◆ Work task:
Restate the listing below word for word. No picture belongs in the result.

START Given data

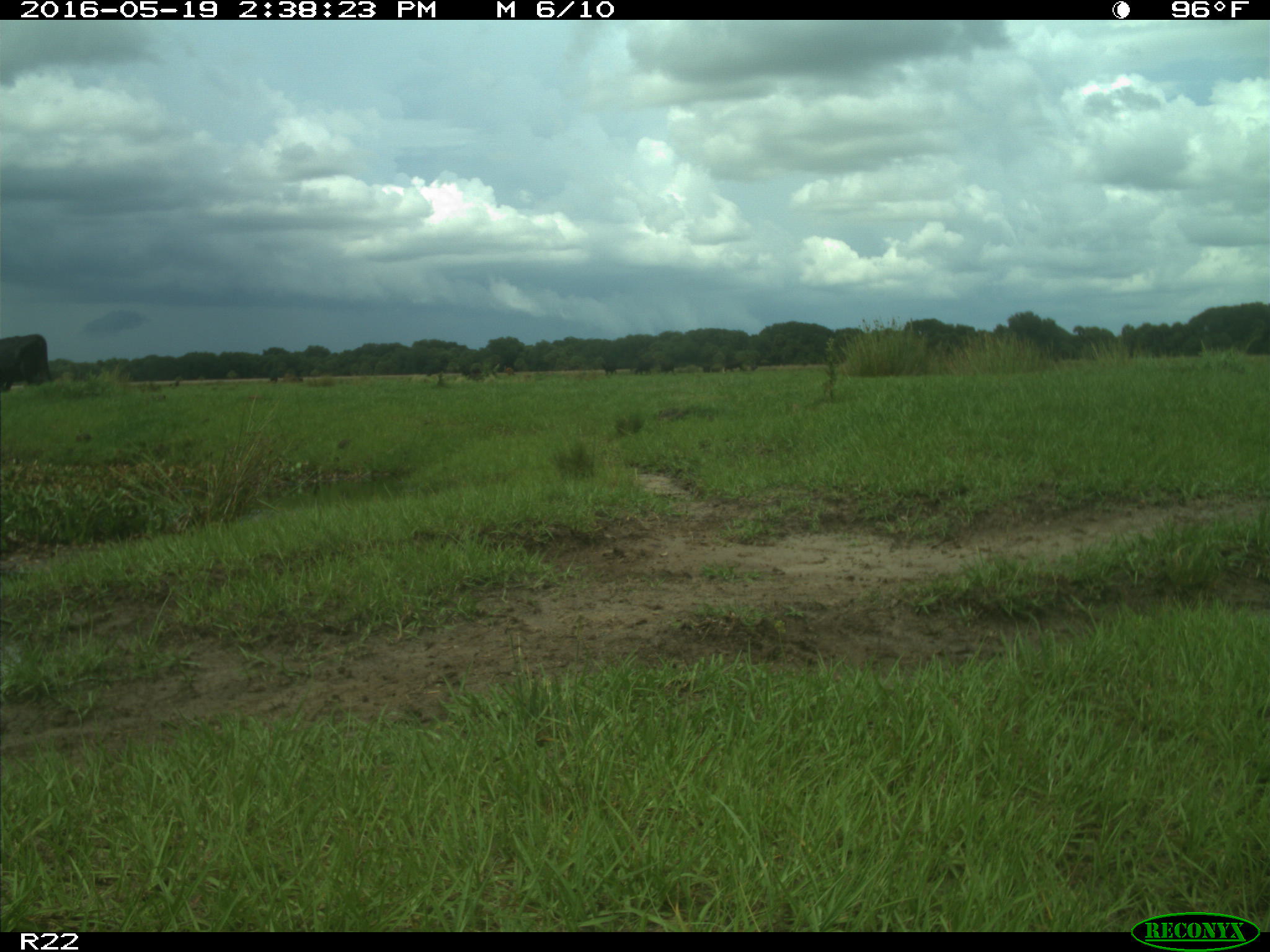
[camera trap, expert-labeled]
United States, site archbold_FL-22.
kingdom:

END Given data

◆ Response to the exercise:
[camera trap, expert-labeled]
United States, site archbold_FL-22.
kingdom:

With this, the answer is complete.